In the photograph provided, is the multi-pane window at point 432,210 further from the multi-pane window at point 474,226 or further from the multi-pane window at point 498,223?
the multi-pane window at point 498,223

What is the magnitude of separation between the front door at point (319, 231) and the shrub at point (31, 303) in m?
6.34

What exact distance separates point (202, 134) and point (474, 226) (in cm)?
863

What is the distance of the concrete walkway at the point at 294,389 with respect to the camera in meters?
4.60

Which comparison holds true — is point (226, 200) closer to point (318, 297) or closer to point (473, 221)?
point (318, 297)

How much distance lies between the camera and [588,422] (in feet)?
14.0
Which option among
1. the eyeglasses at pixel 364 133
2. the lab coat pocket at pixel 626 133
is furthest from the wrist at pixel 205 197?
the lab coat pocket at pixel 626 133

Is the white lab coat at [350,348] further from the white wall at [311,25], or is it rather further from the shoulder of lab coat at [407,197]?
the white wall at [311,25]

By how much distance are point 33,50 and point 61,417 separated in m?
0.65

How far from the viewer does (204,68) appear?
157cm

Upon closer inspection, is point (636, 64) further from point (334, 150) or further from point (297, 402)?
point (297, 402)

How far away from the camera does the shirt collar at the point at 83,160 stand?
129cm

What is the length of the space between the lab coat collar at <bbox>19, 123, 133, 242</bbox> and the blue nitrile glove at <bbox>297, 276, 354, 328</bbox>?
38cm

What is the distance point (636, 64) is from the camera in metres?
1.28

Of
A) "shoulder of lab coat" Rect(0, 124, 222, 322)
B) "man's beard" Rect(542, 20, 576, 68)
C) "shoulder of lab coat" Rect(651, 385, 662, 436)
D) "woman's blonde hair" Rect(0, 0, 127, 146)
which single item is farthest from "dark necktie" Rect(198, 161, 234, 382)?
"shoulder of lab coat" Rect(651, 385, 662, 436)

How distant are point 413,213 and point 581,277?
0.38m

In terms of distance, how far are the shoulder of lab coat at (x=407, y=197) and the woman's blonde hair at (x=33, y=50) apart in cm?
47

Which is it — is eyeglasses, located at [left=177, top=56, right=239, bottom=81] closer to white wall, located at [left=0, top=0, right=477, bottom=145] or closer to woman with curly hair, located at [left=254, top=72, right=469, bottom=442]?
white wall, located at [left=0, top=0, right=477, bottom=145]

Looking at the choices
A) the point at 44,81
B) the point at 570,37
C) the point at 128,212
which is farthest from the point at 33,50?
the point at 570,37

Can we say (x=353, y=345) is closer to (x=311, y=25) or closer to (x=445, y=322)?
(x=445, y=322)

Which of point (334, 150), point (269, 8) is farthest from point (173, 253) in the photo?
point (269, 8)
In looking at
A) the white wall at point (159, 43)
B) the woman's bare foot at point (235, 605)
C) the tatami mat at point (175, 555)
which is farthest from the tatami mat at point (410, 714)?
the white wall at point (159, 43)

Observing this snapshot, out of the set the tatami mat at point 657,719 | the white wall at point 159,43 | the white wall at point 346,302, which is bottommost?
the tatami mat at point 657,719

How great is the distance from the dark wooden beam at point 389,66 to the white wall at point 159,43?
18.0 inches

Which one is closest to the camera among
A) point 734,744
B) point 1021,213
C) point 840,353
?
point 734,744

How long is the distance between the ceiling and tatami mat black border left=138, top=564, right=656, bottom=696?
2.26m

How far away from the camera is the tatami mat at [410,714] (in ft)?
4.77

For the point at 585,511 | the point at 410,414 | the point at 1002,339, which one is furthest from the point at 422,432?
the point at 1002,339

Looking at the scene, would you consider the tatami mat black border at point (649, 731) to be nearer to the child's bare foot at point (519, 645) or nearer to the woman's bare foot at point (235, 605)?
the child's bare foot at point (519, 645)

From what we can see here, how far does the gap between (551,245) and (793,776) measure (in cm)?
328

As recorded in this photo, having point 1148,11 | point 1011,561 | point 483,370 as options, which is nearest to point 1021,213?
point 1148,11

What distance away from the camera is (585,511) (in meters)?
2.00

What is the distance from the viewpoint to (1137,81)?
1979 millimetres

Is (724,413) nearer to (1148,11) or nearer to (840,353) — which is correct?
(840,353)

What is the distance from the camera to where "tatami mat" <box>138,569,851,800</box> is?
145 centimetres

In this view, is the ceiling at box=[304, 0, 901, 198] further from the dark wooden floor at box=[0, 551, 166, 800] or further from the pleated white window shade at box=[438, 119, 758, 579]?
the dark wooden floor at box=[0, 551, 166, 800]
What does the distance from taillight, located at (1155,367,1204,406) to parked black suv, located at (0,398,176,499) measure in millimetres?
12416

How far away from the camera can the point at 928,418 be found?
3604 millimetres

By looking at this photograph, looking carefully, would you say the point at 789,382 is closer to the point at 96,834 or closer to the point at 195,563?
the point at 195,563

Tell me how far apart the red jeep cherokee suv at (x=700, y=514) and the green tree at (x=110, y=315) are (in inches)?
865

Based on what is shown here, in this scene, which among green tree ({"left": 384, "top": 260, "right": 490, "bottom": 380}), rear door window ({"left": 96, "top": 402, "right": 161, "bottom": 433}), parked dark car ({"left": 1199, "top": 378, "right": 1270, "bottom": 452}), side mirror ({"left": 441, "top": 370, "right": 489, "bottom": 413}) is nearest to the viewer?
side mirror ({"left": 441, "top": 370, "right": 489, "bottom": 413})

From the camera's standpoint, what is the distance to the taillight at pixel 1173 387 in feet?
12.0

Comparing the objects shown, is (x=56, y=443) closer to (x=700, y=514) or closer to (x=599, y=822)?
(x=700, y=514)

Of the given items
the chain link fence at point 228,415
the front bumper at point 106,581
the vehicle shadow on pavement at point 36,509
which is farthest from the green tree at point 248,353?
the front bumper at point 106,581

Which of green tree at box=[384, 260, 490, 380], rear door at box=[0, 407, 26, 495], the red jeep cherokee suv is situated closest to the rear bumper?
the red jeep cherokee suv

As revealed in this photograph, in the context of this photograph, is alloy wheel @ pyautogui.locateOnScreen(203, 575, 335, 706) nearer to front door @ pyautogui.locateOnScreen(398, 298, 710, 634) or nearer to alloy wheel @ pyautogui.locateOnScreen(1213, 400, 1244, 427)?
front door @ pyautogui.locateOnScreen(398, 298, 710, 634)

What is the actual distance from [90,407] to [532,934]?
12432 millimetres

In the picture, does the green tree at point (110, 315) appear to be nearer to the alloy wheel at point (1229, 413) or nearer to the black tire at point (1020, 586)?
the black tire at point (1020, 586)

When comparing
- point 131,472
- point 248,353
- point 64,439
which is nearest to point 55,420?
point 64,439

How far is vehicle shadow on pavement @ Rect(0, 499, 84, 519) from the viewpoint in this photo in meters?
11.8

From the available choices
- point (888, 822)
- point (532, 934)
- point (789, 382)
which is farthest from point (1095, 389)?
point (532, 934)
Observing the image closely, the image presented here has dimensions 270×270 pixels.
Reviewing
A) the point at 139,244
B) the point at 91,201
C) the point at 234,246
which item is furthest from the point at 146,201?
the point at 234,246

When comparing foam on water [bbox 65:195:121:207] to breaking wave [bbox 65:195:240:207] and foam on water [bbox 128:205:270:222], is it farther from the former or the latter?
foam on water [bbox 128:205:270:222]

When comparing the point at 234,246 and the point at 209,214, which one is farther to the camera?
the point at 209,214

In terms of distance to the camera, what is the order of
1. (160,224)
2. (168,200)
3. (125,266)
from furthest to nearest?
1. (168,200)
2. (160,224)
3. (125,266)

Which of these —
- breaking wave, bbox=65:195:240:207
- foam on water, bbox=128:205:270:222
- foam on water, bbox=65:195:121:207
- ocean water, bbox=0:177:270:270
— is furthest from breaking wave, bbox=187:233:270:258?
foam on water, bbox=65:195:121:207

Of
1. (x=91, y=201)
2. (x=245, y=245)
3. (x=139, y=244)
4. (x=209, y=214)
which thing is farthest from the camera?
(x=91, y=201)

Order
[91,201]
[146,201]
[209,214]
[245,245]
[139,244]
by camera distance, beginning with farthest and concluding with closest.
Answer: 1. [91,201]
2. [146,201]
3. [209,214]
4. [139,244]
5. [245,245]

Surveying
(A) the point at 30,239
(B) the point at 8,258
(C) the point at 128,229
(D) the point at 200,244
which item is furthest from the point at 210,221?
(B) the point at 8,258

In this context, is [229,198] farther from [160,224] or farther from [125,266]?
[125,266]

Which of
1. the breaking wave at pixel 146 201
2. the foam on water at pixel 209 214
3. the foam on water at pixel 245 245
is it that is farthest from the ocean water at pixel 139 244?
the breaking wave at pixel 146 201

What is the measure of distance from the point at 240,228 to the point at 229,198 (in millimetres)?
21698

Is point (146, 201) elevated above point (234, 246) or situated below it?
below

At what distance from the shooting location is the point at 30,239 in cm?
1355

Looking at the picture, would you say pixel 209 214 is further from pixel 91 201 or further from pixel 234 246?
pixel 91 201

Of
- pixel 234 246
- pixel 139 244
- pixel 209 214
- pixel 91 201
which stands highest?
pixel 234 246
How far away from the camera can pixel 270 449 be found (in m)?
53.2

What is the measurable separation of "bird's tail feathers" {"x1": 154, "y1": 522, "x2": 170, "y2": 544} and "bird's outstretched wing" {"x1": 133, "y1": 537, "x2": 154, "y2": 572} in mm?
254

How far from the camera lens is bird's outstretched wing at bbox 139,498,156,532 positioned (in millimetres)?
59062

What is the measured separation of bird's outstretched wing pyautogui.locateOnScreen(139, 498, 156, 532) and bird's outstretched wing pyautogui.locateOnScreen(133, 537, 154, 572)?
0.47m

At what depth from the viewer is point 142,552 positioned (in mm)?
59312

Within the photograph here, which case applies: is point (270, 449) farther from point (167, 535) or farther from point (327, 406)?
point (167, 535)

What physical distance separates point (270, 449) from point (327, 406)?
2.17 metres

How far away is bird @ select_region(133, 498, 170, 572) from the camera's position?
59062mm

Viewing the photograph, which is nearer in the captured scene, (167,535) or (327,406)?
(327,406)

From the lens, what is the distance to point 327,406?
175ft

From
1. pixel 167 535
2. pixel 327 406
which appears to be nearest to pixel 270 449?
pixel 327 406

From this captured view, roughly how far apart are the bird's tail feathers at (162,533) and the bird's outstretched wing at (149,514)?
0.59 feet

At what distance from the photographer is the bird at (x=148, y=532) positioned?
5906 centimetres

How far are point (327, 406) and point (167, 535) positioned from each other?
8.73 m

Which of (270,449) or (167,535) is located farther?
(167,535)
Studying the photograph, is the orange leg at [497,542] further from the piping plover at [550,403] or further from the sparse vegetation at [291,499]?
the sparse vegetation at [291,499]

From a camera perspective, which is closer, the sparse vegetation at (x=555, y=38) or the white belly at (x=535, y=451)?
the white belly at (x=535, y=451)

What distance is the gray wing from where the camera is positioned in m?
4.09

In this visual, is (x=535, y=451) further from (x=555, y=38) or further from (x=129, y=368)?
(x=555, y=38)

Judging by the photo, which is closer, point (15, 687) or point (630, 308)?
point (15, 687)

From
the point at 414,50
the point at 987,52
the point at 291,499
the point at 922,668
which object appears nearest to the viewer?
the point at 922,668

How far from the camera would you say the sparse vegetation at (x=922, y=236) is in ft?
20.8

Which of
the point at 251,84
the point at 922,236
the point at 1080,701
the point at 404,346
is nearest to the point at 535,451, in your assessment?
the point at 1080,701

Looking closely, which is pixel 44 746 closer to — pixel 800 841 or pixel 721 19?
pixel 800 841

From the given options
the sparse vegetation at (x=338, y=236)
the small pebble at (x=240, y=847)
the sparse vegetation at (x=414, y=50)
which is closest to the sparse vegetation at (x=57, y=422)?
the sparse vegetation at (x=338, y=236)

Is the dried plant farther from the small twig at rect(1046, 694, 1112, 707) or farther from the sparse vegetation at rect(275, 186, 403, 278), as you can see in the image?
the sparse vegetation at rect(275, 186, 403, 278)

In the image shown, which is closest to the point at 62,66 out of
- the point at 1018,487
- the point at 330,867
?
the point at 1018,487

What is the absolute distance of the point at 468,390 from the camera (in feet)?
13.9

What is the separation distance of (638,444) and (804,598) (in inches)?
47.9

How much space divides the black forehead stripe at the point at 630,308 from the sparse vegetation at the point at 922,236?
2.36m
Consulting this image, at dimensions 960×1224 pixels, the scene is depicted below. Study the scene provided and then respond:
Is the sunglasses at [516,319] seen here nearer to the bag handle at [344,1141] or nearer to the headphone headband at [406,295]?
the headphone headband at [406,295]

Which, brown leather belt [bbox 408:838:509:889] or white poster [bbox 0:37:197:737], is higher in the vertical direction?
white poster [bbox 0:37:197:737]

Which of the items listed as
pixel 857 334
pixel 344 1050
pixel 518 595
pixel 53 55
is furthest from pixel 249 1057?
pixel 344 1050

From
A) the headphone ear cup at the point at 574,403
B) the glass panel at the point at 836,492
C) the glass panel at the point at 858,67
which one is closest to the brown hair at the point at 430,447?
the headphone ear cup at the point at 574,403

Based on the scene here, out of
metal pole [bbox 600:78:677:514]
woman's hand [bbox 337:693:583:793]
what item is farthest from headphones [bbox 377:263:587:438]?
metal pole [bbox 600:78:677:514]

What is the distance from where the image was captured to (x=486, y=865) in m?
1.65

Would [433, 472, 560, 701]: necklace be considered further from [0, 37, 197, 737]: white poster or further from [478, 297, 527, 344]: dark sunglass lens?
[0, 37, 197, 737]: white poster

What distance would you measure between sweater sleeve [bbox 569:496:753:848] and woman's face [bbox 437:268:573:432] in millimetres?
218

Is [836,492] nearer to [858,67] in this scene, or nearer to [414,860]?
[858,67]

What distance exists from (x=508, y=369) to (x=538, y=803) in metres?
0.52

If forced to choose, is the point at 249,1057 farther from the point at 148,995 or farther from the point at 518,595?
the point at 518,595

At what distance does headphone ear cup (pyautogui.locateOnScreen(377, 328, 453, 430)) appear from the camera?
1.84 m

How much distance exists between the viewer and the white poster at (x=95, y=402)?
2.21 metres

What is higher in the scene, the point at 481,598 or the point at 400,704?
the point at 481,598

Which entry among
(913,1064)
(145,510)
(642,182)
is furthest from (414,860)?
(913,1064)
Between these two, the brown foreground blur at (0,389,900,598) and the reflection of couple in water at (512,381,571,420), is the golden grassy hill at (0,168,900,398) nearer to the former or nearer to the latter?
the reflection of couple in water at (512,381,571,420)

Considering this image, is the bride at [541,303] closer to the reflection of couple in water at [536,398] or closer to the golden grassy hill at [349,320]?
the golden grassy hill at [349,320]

■ Problem to work on
Output only the lines running from the line with "If forced to" through the final line of the data, inclusive.

■ The completed task
If forced to choose, is the point at 249,1057 farther from the point at 148,995 or farther from the point at 518,595?
the point at 518,595

At what distance does headphone ear cup (pyautogui.locateOnScreen(377, 328, 453, 430)) appear from the camera?
1.84 m

How much distance exists between the viewer and the white poster at (x=95, y=402)?
2.21 metres

What is higher in the scene, the point at 481,598 or the point at 400,704?
the point at 481,598

Which entry among
(913,1064)
(145,510)
(642,182)
is furthest from (414,860)?
(913,1064)
Between these two, the brown foreground blur at (0,389,900,598) and the reflection of couple in water at (512,381,571,420), is the golden grassy hill at (0,168,900,398) nearer to the former or nearer to the latter?
the reflection of couple in water at (512,381,571,420)

Considering this image, is the bride at [541,303] closer to the reflection of couple in water at [536,398] or closer to the golden grassy hill at [349,320]?
the golden grassy hill at [349,320]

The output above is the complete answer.